In the early 1960s, just after the Barbie doll officially became popular, Ruth and her staff decided to introduce a new version of the doll, “Slumber Party Barbie”.  This doll came with a set that included a diet book, a scale, a hairbrush, and a sign that said, “How to lose weight? Don’t eat” (Slumber 1).  In addition, the scale only went up to 110 pounds, which is way below a woman’s average weight in America.  Consequently, this was the first time that Barbie was not just a toy, and it raised a lot of concern and problems in America.  Quickly, this specific doll was taken off of the market, but its legacy lingered on for seven years.  After Mattel’s first mishap, people began to understand that the effects of Barbie may run deeper than any person could have imagined.

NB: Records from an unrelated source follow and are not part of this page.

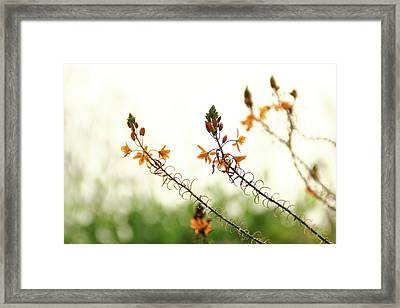 Framed Print featuring the photograph Flowering In Israel At The Sunset by Yoel Koskas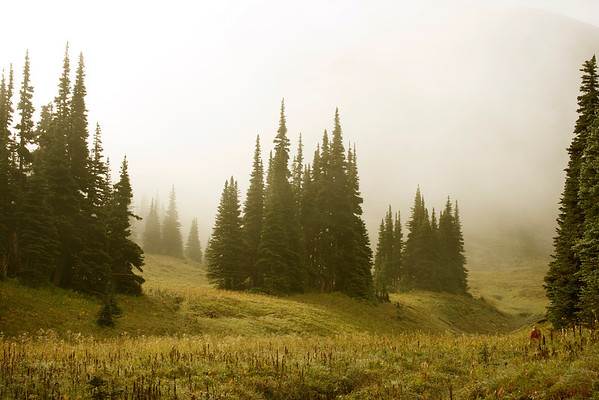 Northern Loop Route, Mount Rainier National Park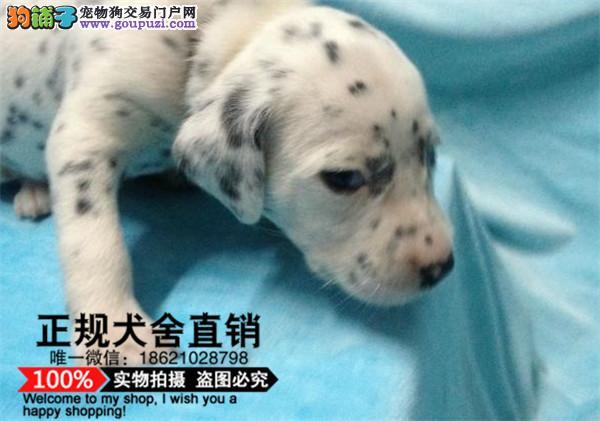 犬舍直销听话的斑点宝宝/CKU认证品质绝对保证保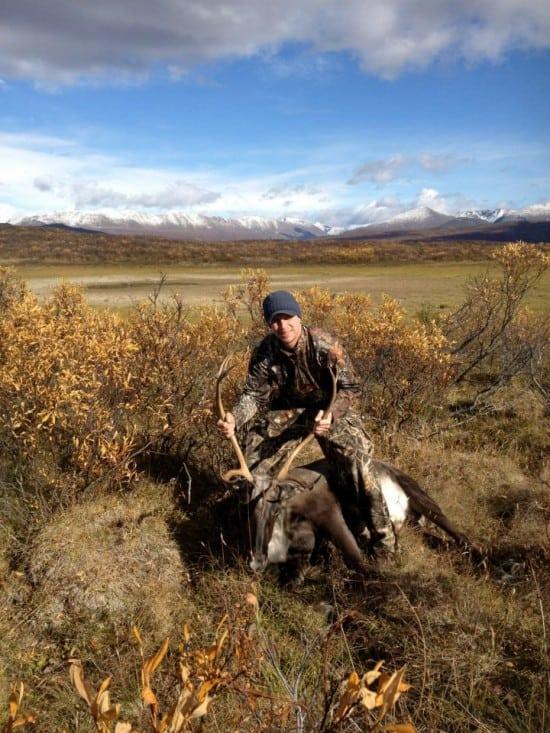 Caribou from Alaska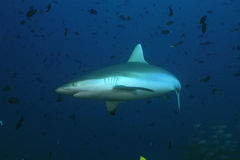 Grey reef shark Royalty Free Stock Images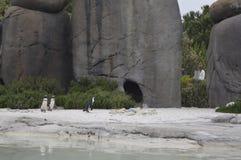 penguins royalty-vrije stock foto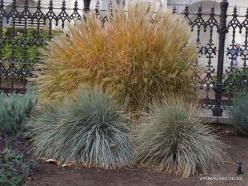 Salt Lake City. Temple Square landscaping (6)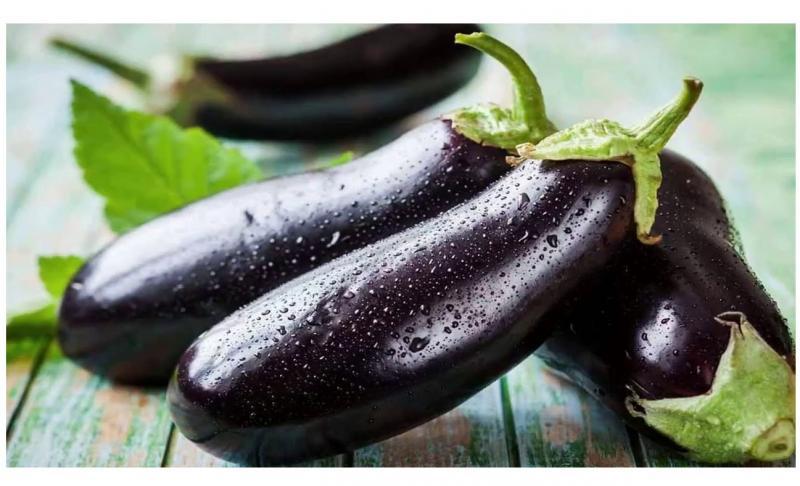 В чём причина отсутствия завязи на баклажанах, выращиваемых в теплице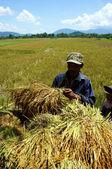 Farmer with success harvest — Stock Photo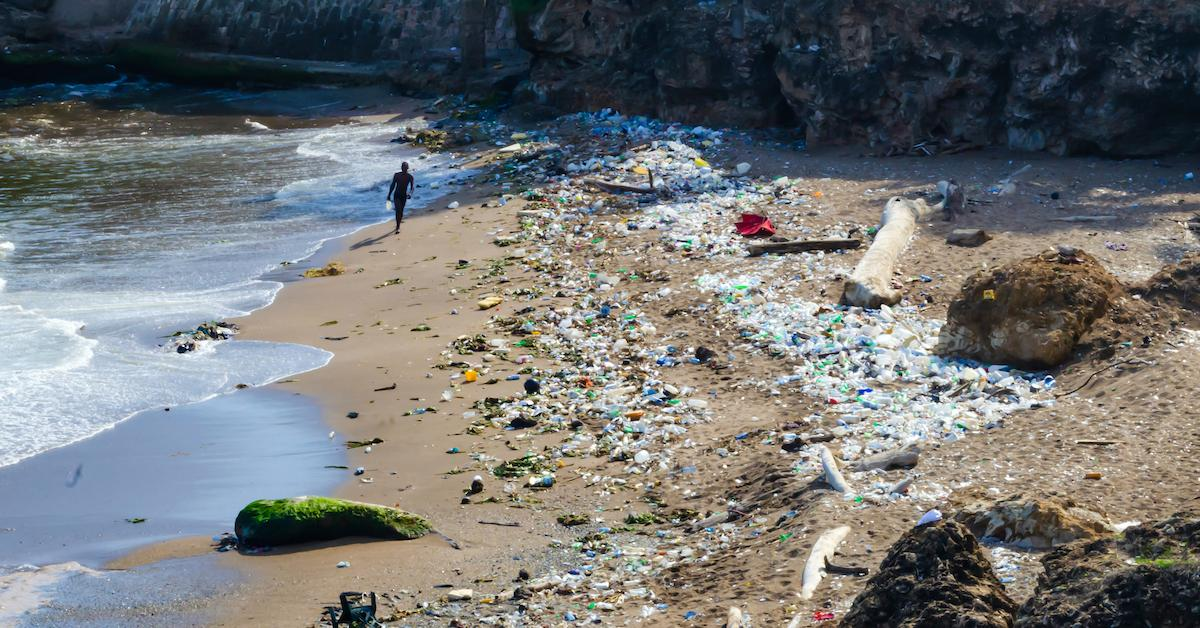 caribbean-banning-single-use-plastic-1577724729705.jpg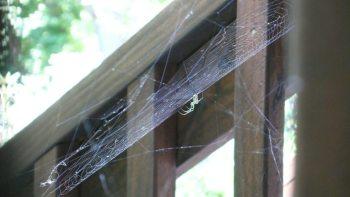Spider and Hollyhocks 2015 007
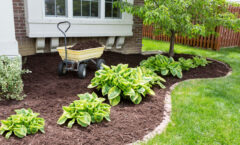 Benefits Of Mulch For Your Yard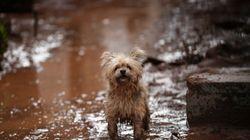 Τα αδέσποτα ζώα της δυτικής Αττικής εκπέμπουν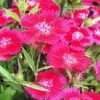 Flores perennes Multicolor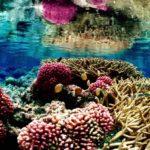 Coral: [Concepto, Desarrollo, Alimentación e Importancia]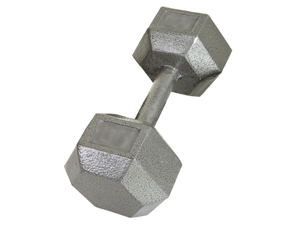 USA Sports Individual 15lb Cast Iron Hex Dumbbell by Troy Barbell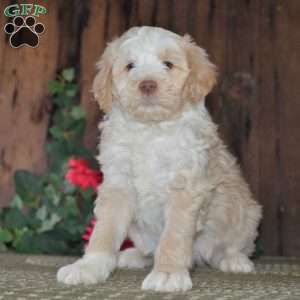 a Aussiedoodle puppy named Ivory-F1B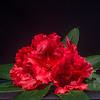 5-06-13 Studio Flowers-13-2
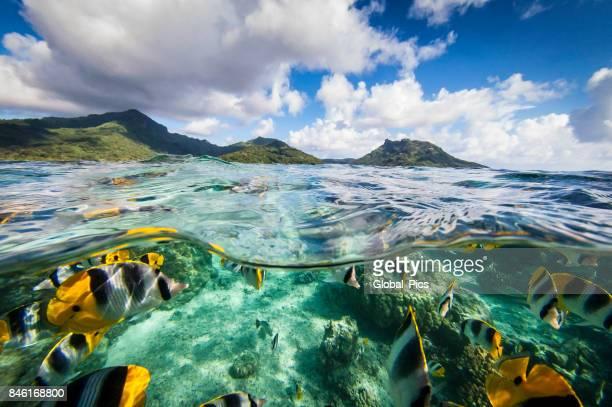 Französisch-Polynesien - Südpazifik
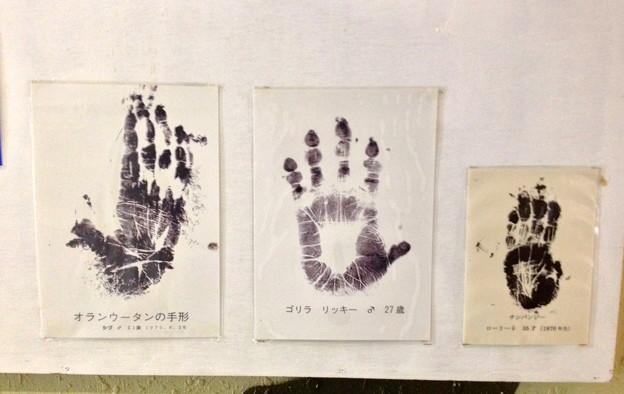 東山動植物園:オラウータン・ゴリラ・チンパンジーの手形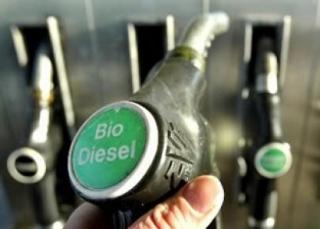 Radiografía de los biocarburantes andaluces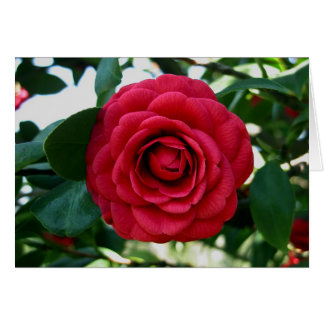 Red Camellia Card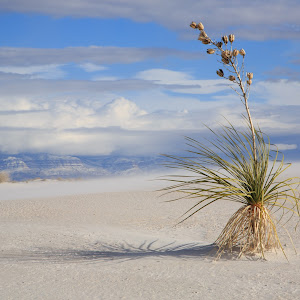 White Sands National Monument 3.jpg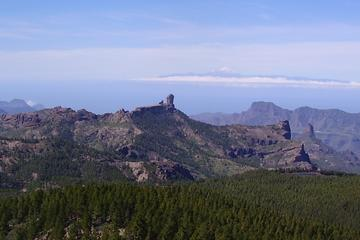 Gran Canaria Full-Day Tour from Las...
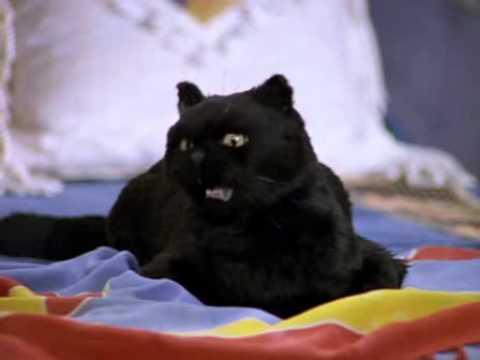 Сабрина как звали кота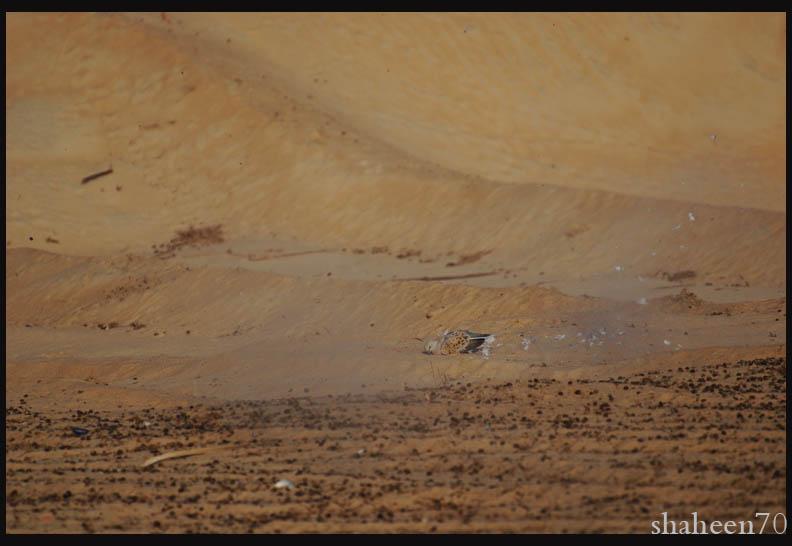 احتراف صيد وتصوير القمري Mk101994_36x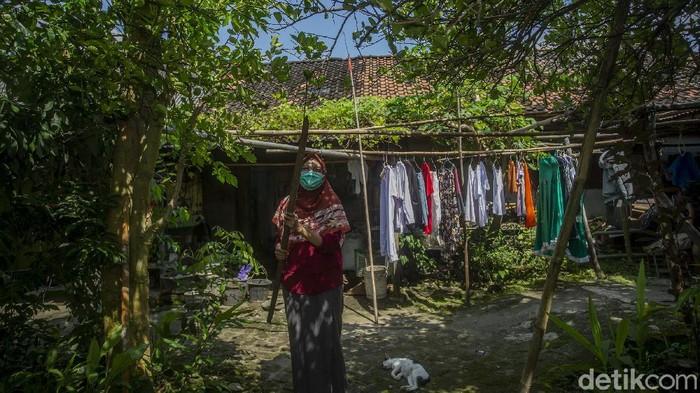 Fryski (28) memetik bahan jamu di Desa Kiringan, Bantul, Selasa (16/2/2021).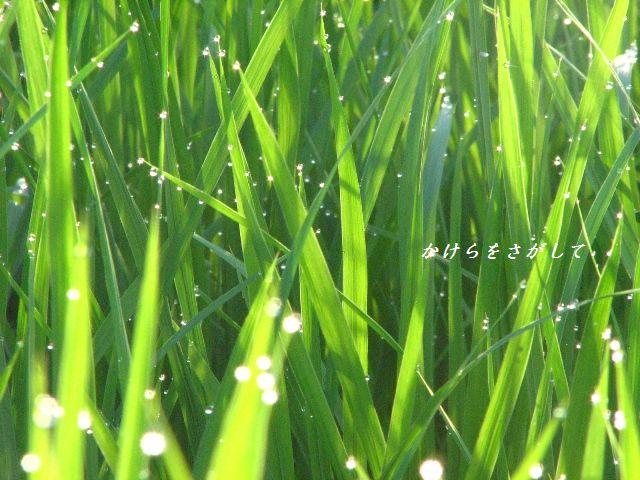 朝の宝石2010-2.jpg
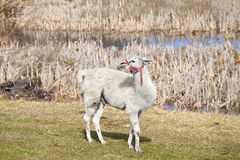 White lama on a natural pasture. White lama on a natural pasture in the springtime Royalty Free Stock Photo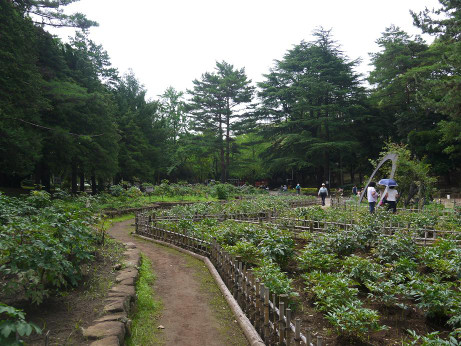 20130717_rose_garden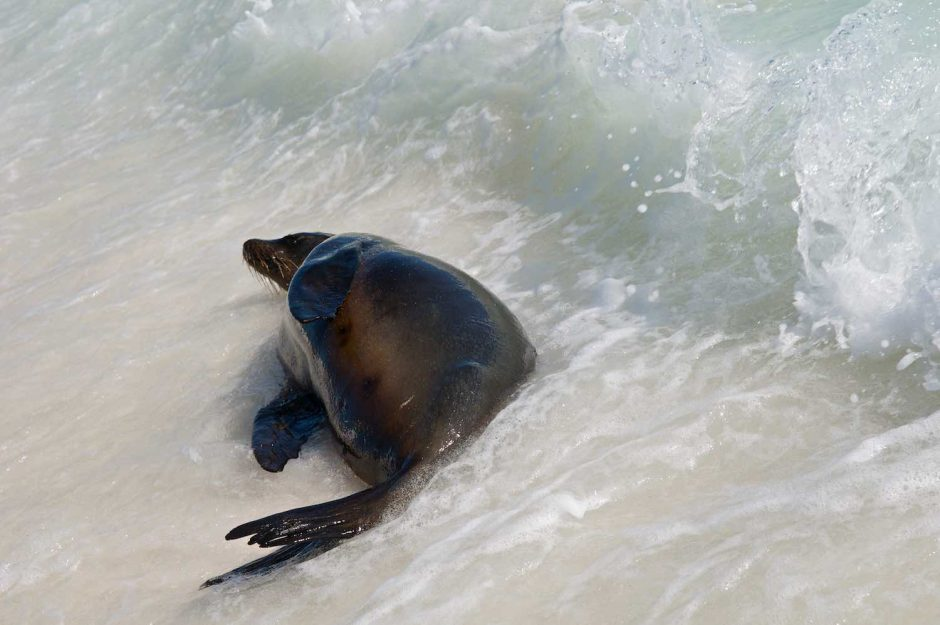 Kleurfoto van een genietende zeeleeuw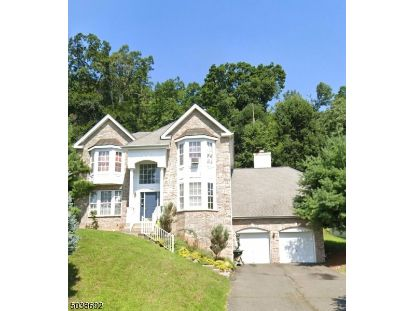 234 W END AVE  Green Brook, NJ MLS# 3684172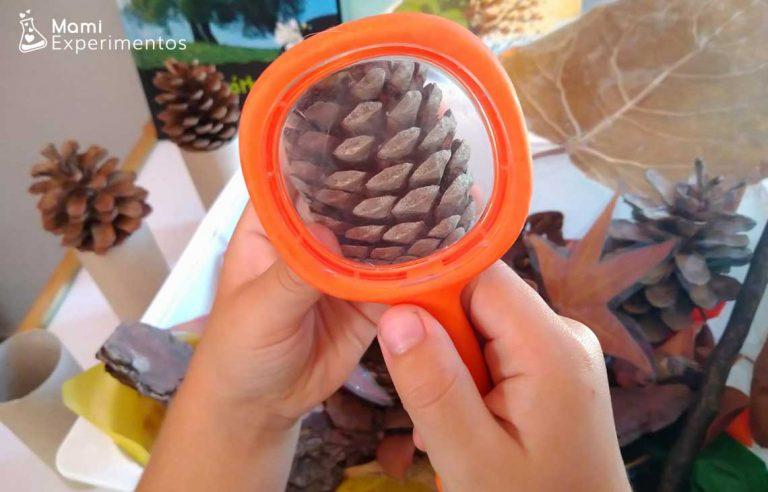 Caja sensorial de otoño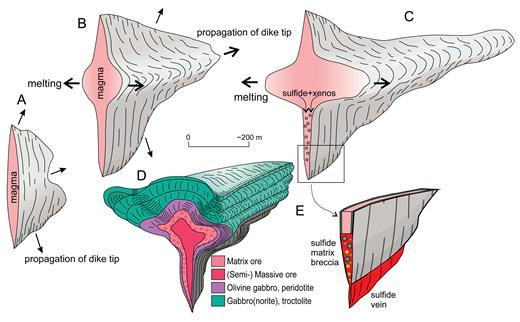 Stages in propagation of a transitional dike to chonolith transition. (A, B) Lateral propagation of crack-filling dike, initiation of selective melting, and intrusion along a favorable horizontal stratum in country rock. (C) Continuing lateral propagation along favorable horizon, aided by suitable stress regime and preexisting structural grain caused dike to transition into tube-like chonolith. (D) Idealized geometry of a Kalatonge-like funnel-tube intrusion (Barnes et al., 2017a). (E) Detail of lower edge of dike showing formation of sulfide matrix breccias and sulfide vein forming at infiltration-melting front into fractured process zone at dike tip.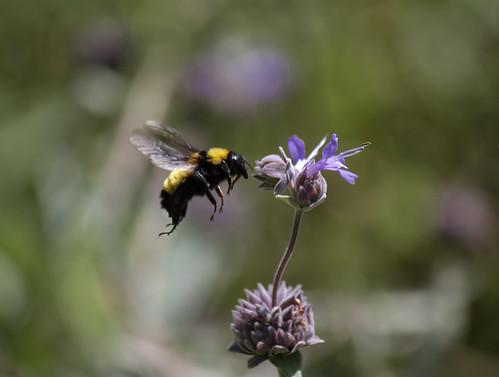 Honey_bee,_maybe?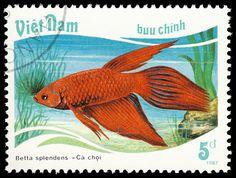 Siamese fighting fish, Vietnam, 1987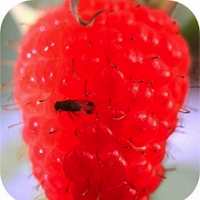 Fruit Workshop I: Pests & Diseases of Small Fruits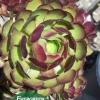 Aeonium arboreum 'Atropurpureum' - Purple Aeonium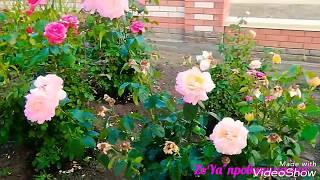 САД и ОГОРОД (июнь 2018) Ростовская обл.( розы, деревья,кустарники). Жара +30°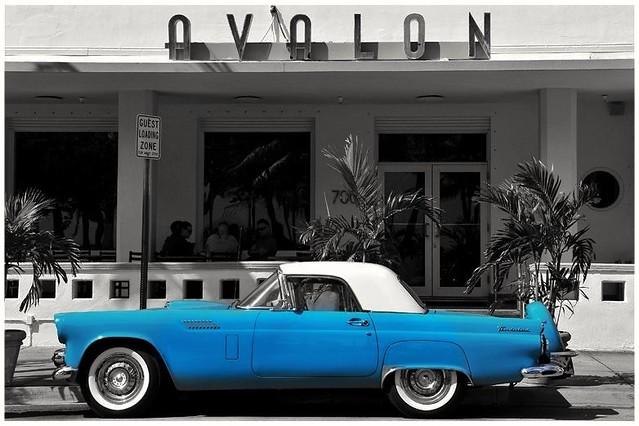 T at The Avolon Hotel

Children began to be influenced by the toys and other media as girls were taught that it is desirable to be extremely thin, and all that mattered in life was outer beauty.  Mattel received many complaints by parents, and after this was released to the public, researchers ran a multitude of experiments and tests to see if the dolls really had an effect of their body image.  “The Alliance for Eating Disorders Awareness reported that 70 million people worldwide suffer from eating disorders like anorexia and bulimia.  About 90 percent of those with eating disorders are young woman between the ages of 12 and 25” (Barbie and Body Image 2).  During this survey, the women stated that they played with Barbies shortly before they were diagnosed at a young age.  Also, the survey stated that 18 out of 25 women who played with Barbies as a child would rather be run over by a truck, then be overweight (2).  In another series of research in regard to developmental psychology, scientists exposed young girls to three different types of dolls.  The girls, who viewed the Barbie doll, reported lowered body self-esteem, and a stronger desire to be thin than the girls who looked at the other dolls.  They found that the Barbie is a role model for young children, and those exposed have an increased risk of disordered eating and weight cycling (Hoskins 1).  One mother found a very upsetting post in her eight year old daughter’s room.  Sitting beside a collection of Barbies, Polly Pockets, and other toys was a list of her new “Diyet” techniques.  Her mother was awestruck that her daughter would be that greatly influenced by the doll, even before she was able to spell the word diet (“An epidemic”).  Children easily were swayed by their role models, and if they aspired to be like Barbie, they would have to be anorexic in order to achieve her look.

“2 keewee froots”

You could search the world and not find one person who looks like Barbie, that is, until you meet Valeria Lukyanova.  She played with Barbies at a young age, and she obsessed over them.  Soon enough, she aspired to be one, and she altered her body in order to look like the classic doll.  But, she refuses to say that she had any surgery done.  Barbies not only affected her physically, but emotionally, as she does not even have the courage to say that she received plastic surgery.  She said, “Many people say bad things about people who want to perfect themselves.  It’s hard work, but they dismiss it as something done by surgeons or computer artists…Some people even spread rumors about me and retouch my pictures to hurt me. But I don’t take them seriously.  I’m even flattered!  It’s what success is like.  I’m happy I seem unreal to them, it means I’m doing a good job” (Human Barbie 1).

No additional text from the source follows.